As with Hornby, there are also the family relationships threatened or cemented by football, especially those with his teenage son and his wife, Jill, who, though exasperated by the way he constructs his life around the fixture list, is perhaps also grateful for the space his obsession gives her.

Then there are his Spurs fellow travellers, a kind of collective midlife crisis traipsing through the streets, stations, stadiums and motorway cafes of England and Europe, bickering about their musical tastes and niggling about the respective striking talents of Crouchie and Pav. More seriously, there’s also the debate about whether it is seemly for a group of middle-aged men to celebrate their club’s Jewish connections by proudly chanting “Yiddo” whenever one of the players does something skilful.

Although Crace strives hard to convince us of the agonies of fandom, he instead – which is perhaps his real intention – succeeds best in conveying its pleasures. Who could argue with his contention that football is a place where the anxiety of day-to-day existence is suspended, overridden by something more immediate and coherent? And even if the fan-memoir form is getting a little tired at this stage, the journey through Crace’s football year, even for a non-Spur, is so congenial that you don’t want it to end.

A season ticket for one of London’s top grounds, quality football from a successful team, a cosy coterie of like-minded individuals with the means and pretext for regular jaunts to major European cities: it doesn’t sound that bad, does it?

He should try being a West Ham fan.
 

stevenurse

Palacios' neck fat
May 14, 2007
6,089
10,022
Got it, great book.

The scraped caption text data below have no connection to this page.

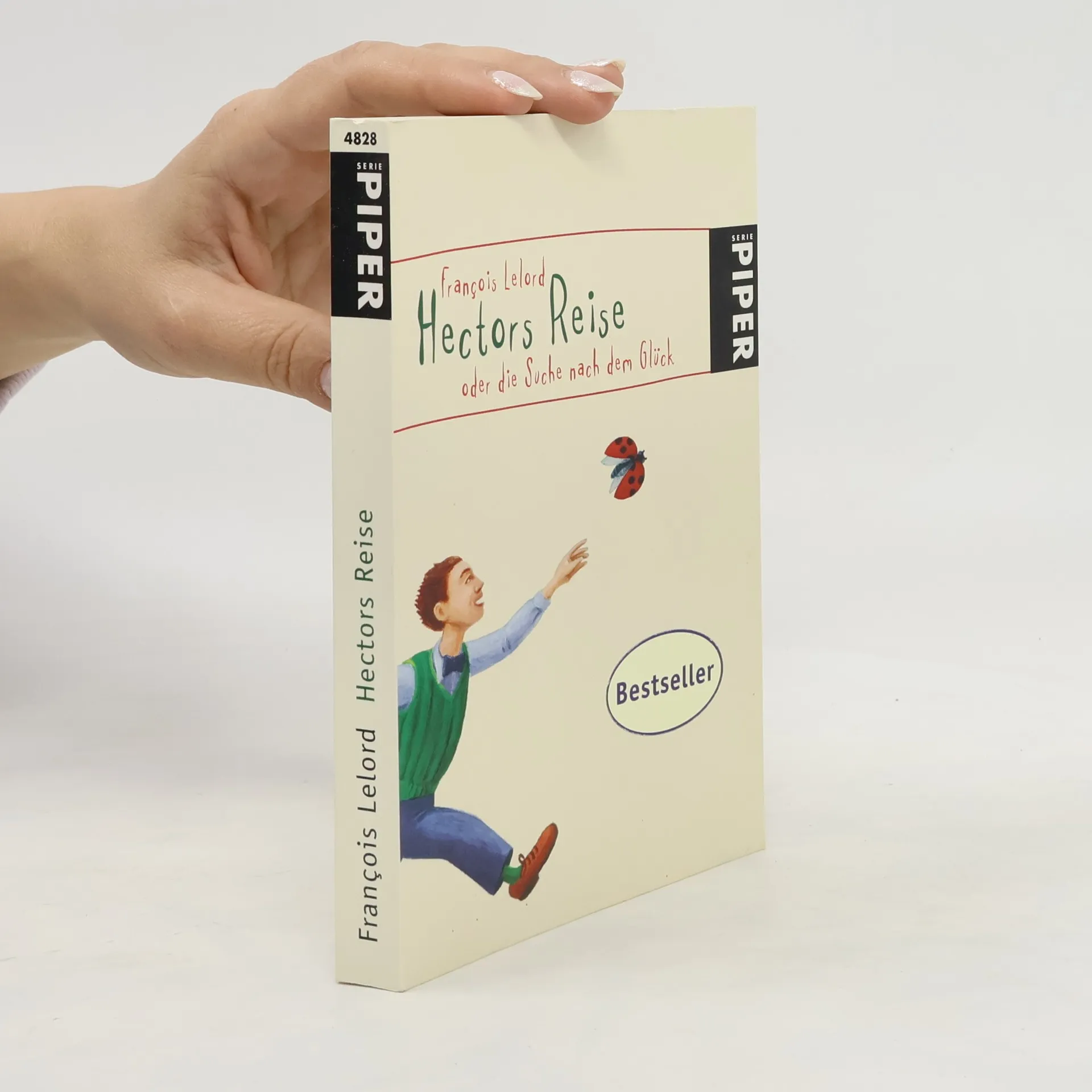 Hectors Reise | Buch | Francois Lelord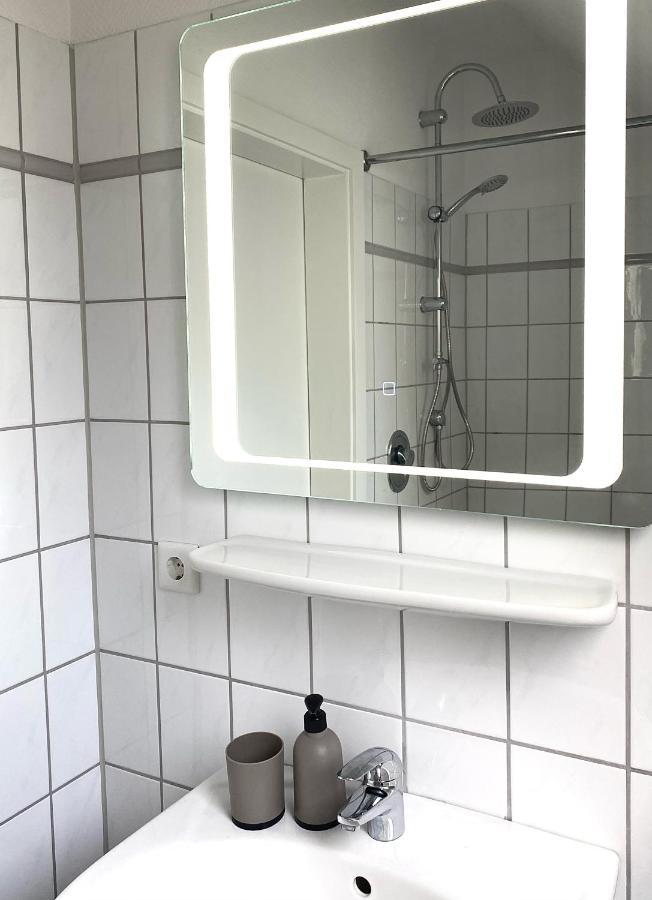 Cityna Apartment 比勒费尔德 外观 照片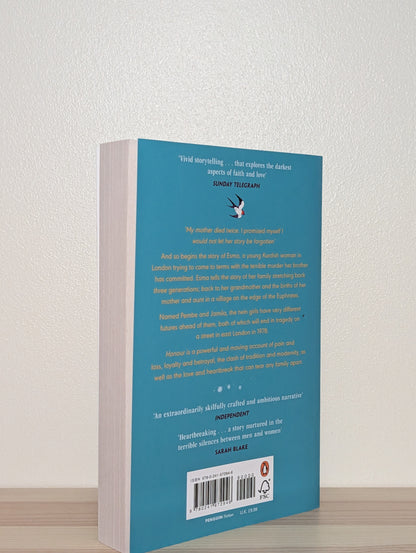 Honour by Elif Shafak (Signed)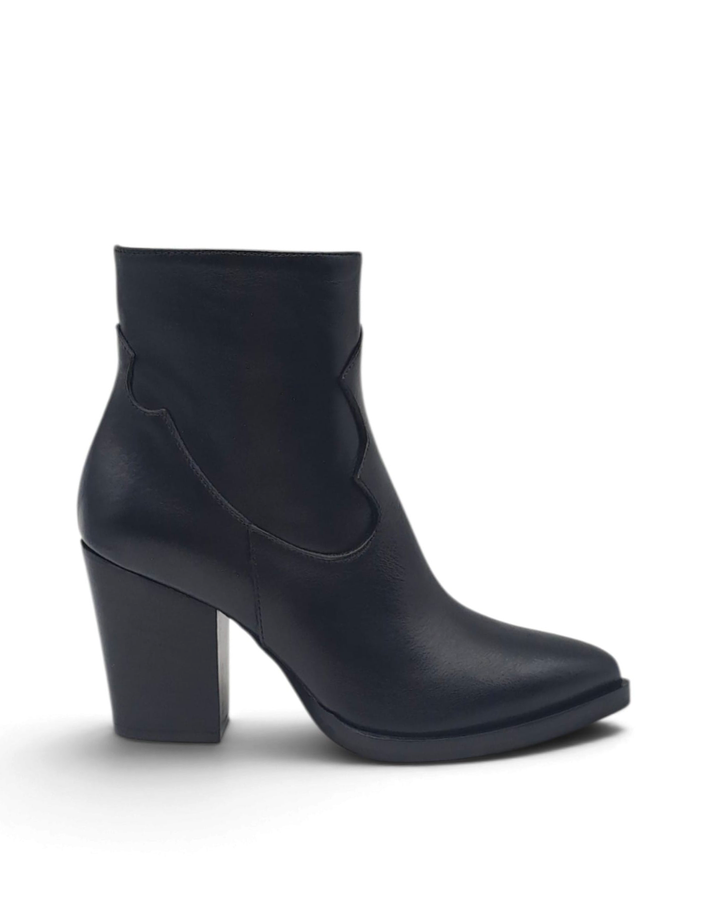 Texano Serena Pelle Nero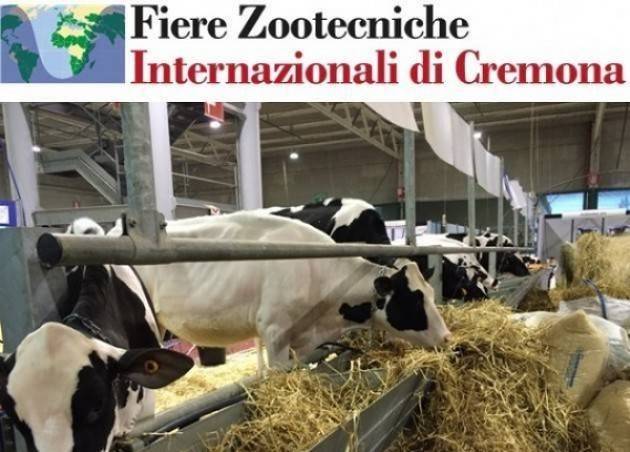 Dal 23 al 26 Ottobre la nuova edizione delle Fiere Zootecniche di Cremona
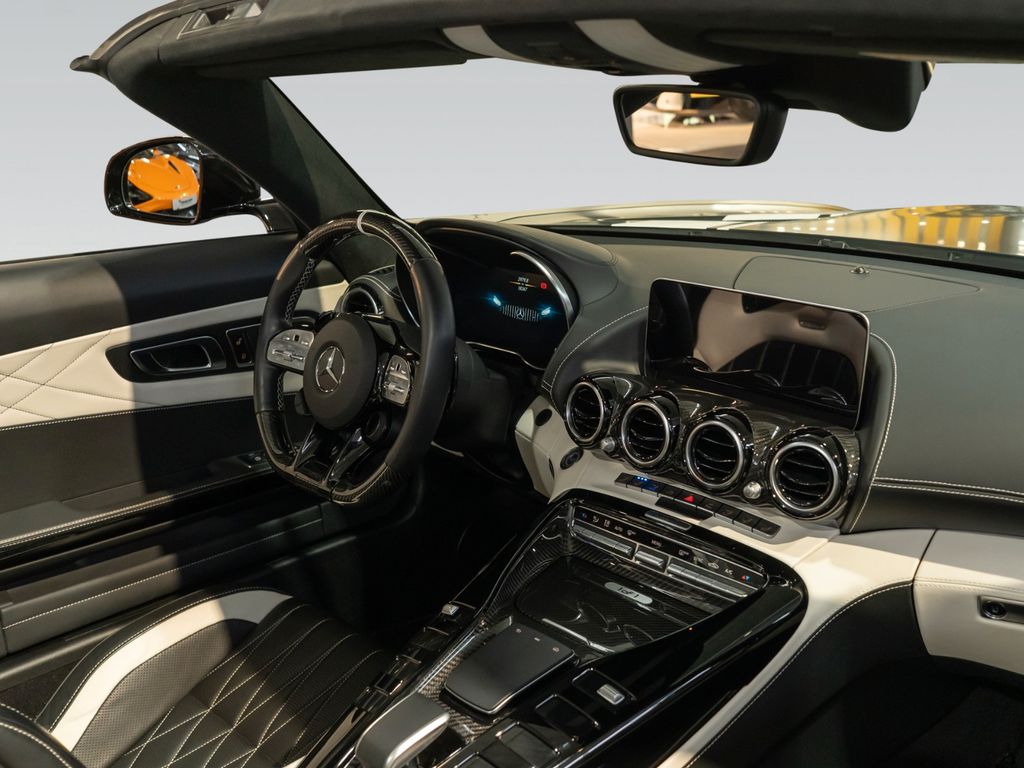 Mercedes-Benz AMG GT 2021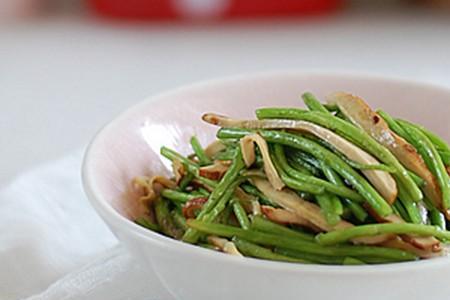 大厨芦蒿怎么炒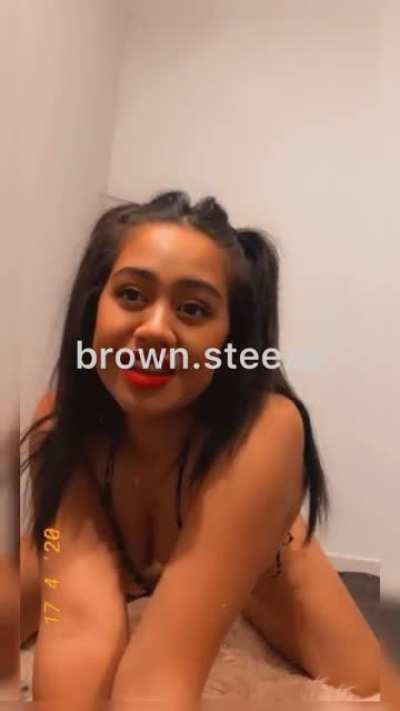 Hey there, bonita 👀🤎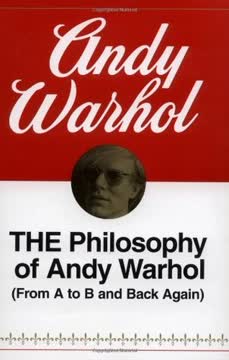 The Philosophy of Andy Warhol Summary
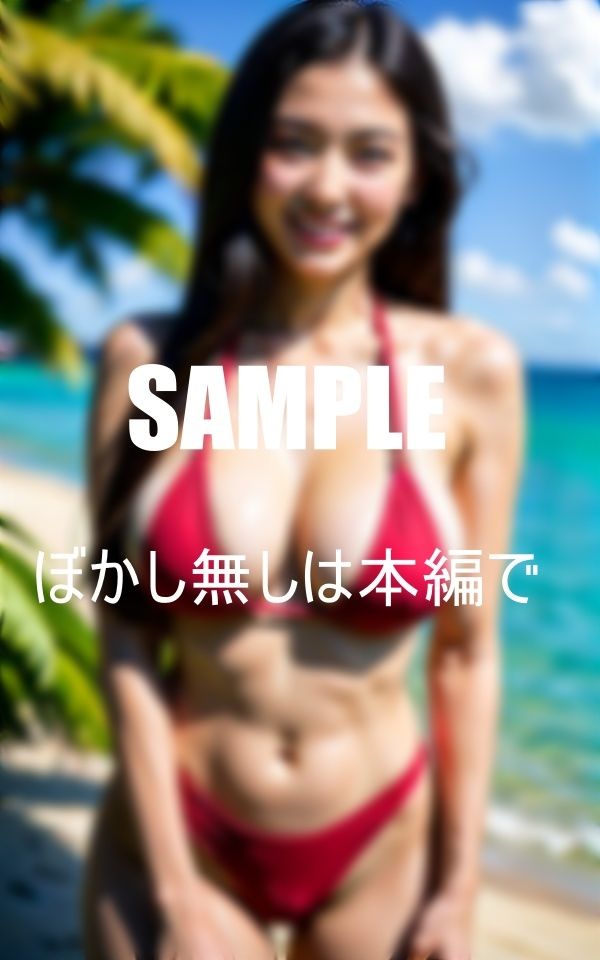 本当に美女揃い水着美女シリーズ04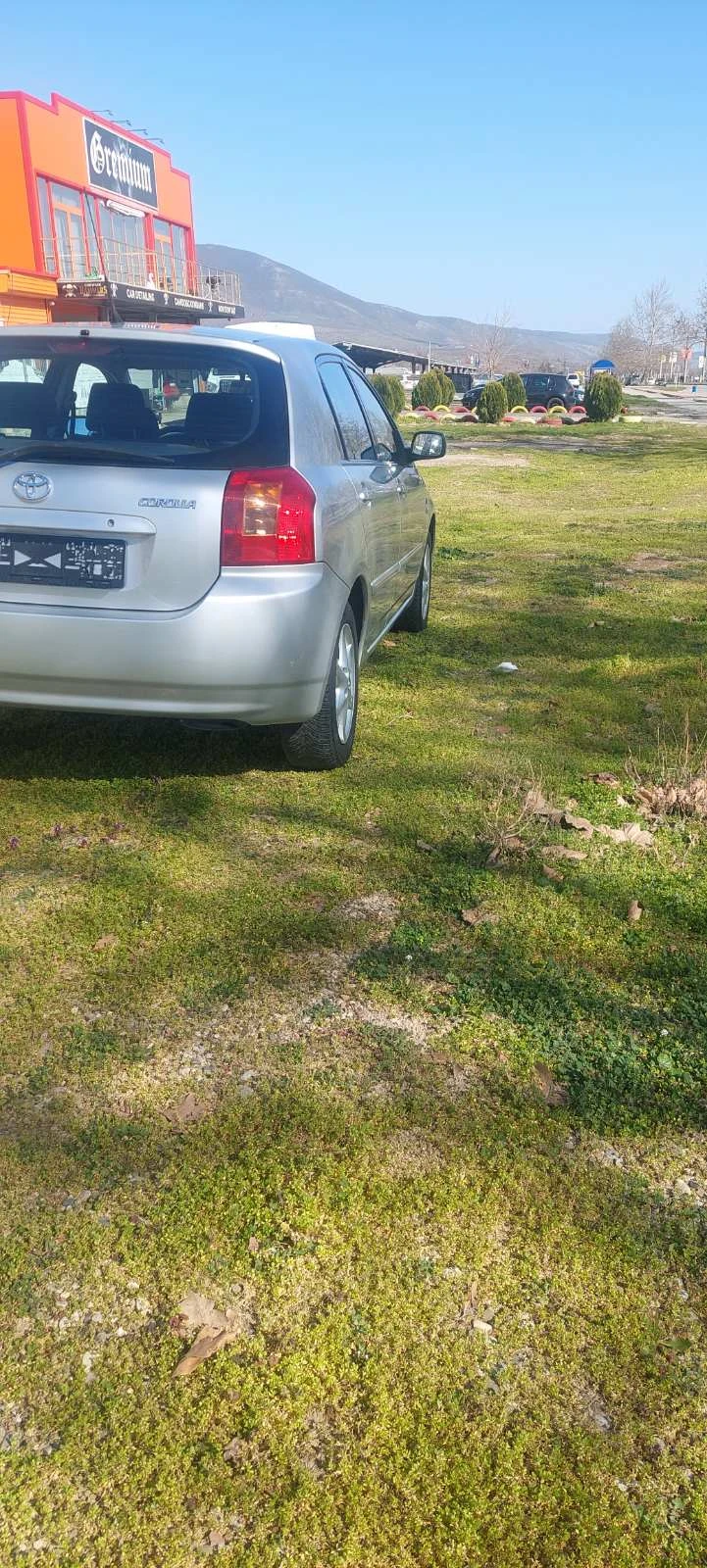 Toyota Corolla 2.0 d4d ����� | Mobile.bg � ����������� 17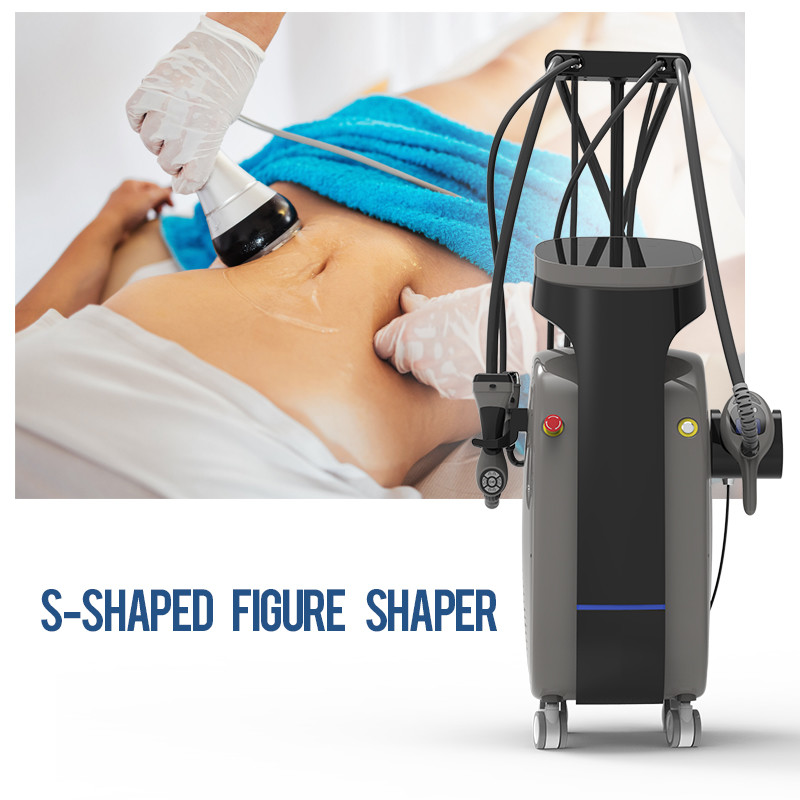 10mhz Deep Rf Body Contouring Machine With 1 Year Warranty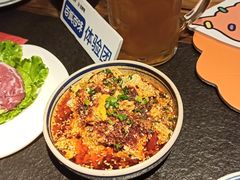 -清真·京华源铜锅涮肉(丰庆店)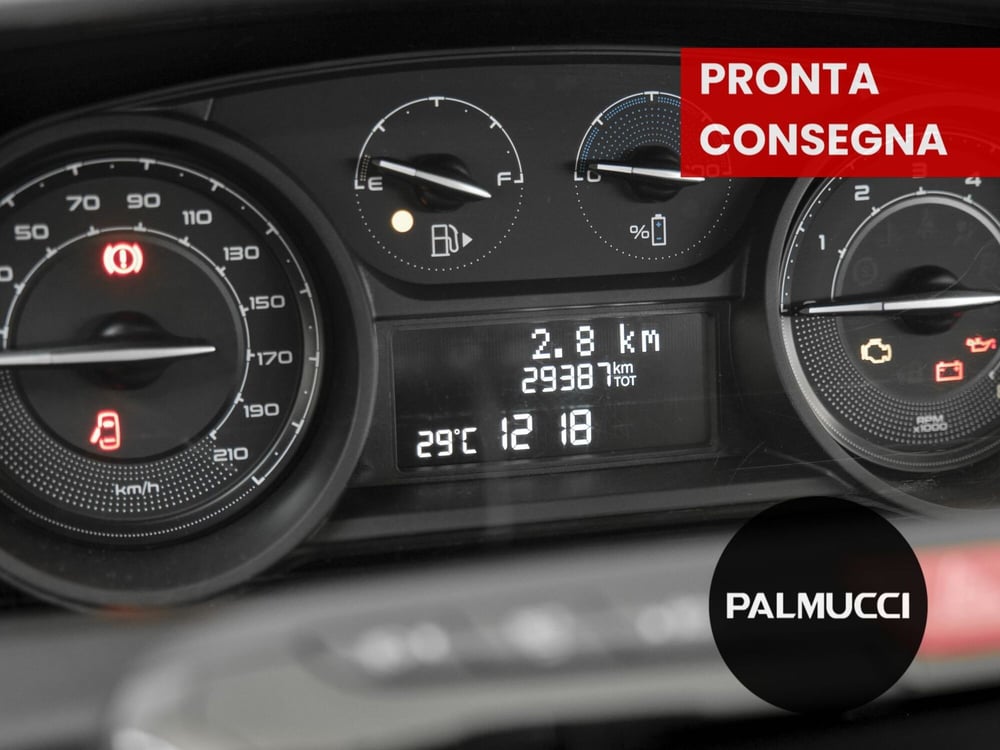 Lancia Ypsilon usata a Prato (8)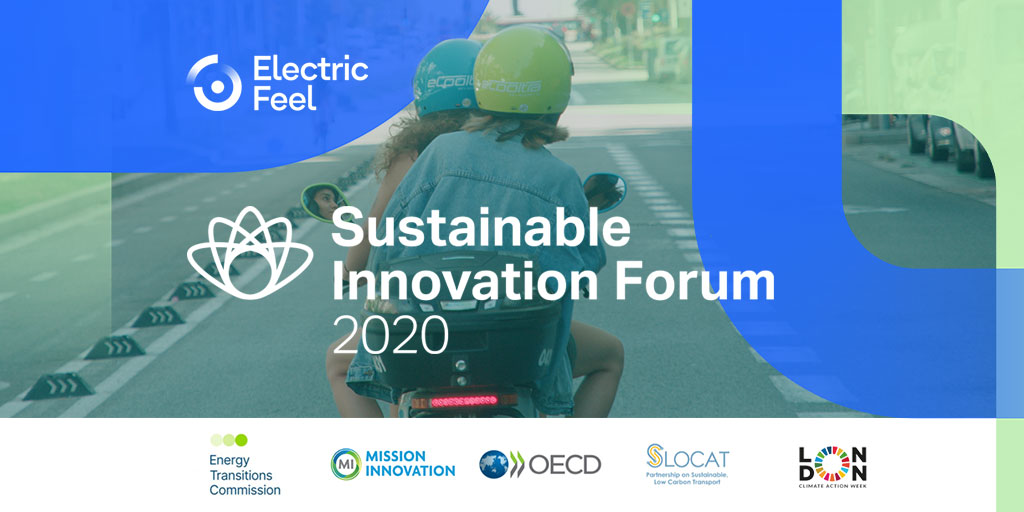 Today we will be joining industry experts and leaders at the Sustainable Innovation Forum | COP26 to discuss how we can make big steps towards better mobility in cities. <a href="/COP26/">COP26</a> #sustainable #SmartCities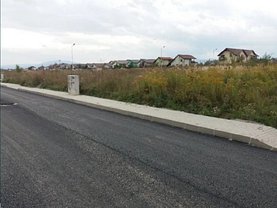Teren constructii de vânzare, în Sanpetru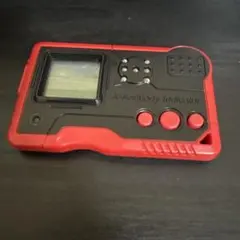 BANDAI デジモンペンデュラムX 1.0 レッド
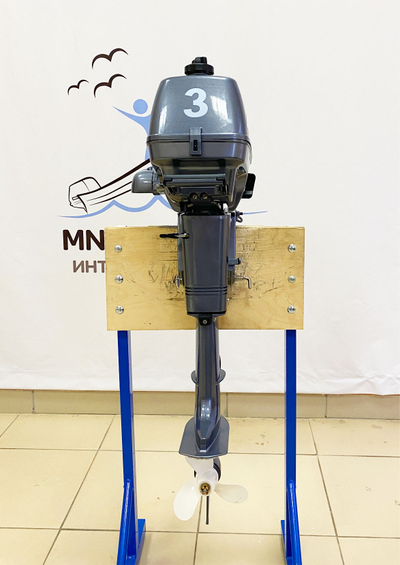 Лодочный мотор APACHE T3 BS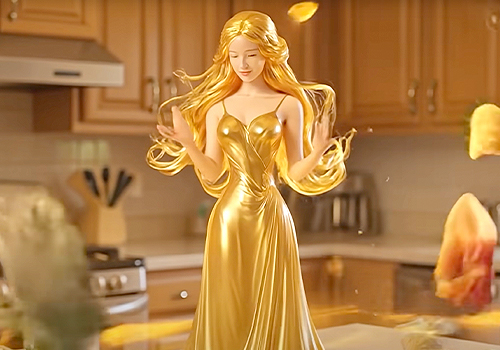 MUSE Advertising Awards - AI-Powered Storytelling for IPOA’s Global Debut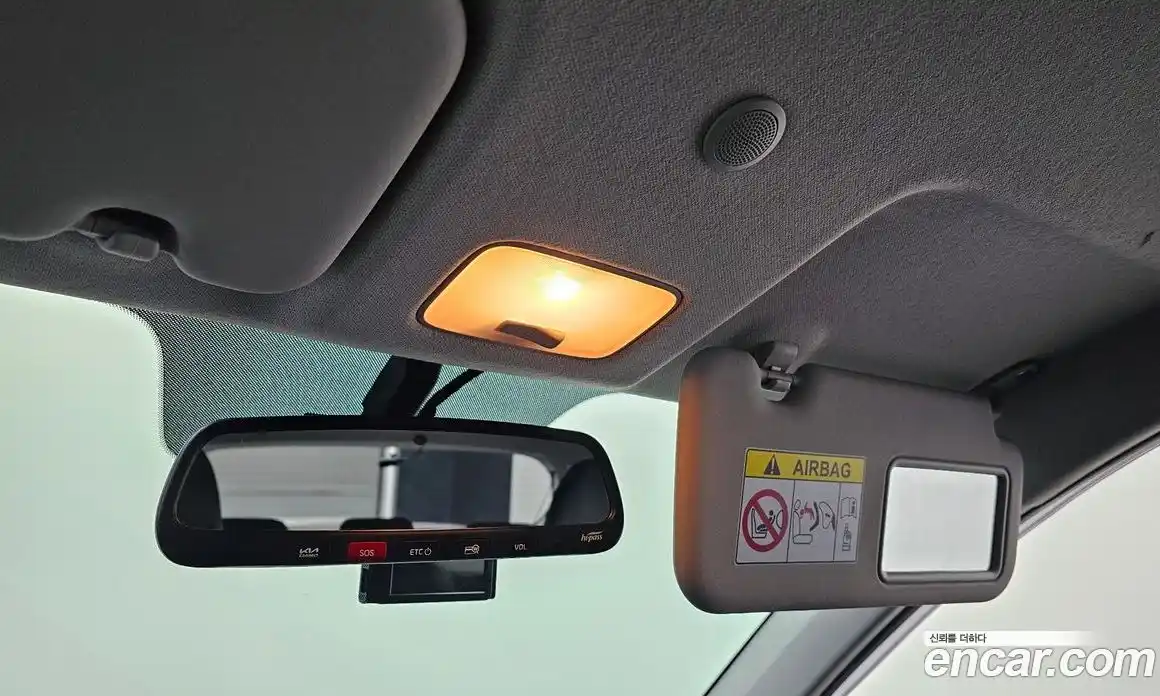 Kia Morning 2022 1.0 Автомат в Москве № 930094, фото 19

Really gets the emotions that come with being a yiddo
 

JimmyG2

SC Supporter
Dec 7, 2006
15,014
20,779
£6.99 from Amazon.
He's an extreme case but certainly there's abit of John Crace in most Spurs fans.

Not quite finished it yet but the stuff about his family rings one or two bells, especially his wife Jill.
I think he got her from the same place I got Mrs JG2.
 

jazz15c

SC Supporter
Jul 29, 2010
1,422
2,232
It's next in my pile after I finish Hammond's car crash book...looking forward to it.
 

Wsussexspur

Well-Known Member
Oct 2, 2007
8,918
10,177
Just got it tonight already read 50 pages of it! Its scarey how well I can relate to John Grace! Think it really is a must read for all spurs fans
 

invictaspur

Member
Jan 7, 2009
252
10
I finished it inside a weekend too. Excellent book. I think most of us would relate to it very well.

FWIW I bumped into him and his son before the Scum game. They sit in Block 26 and John seemed like a really good bloke.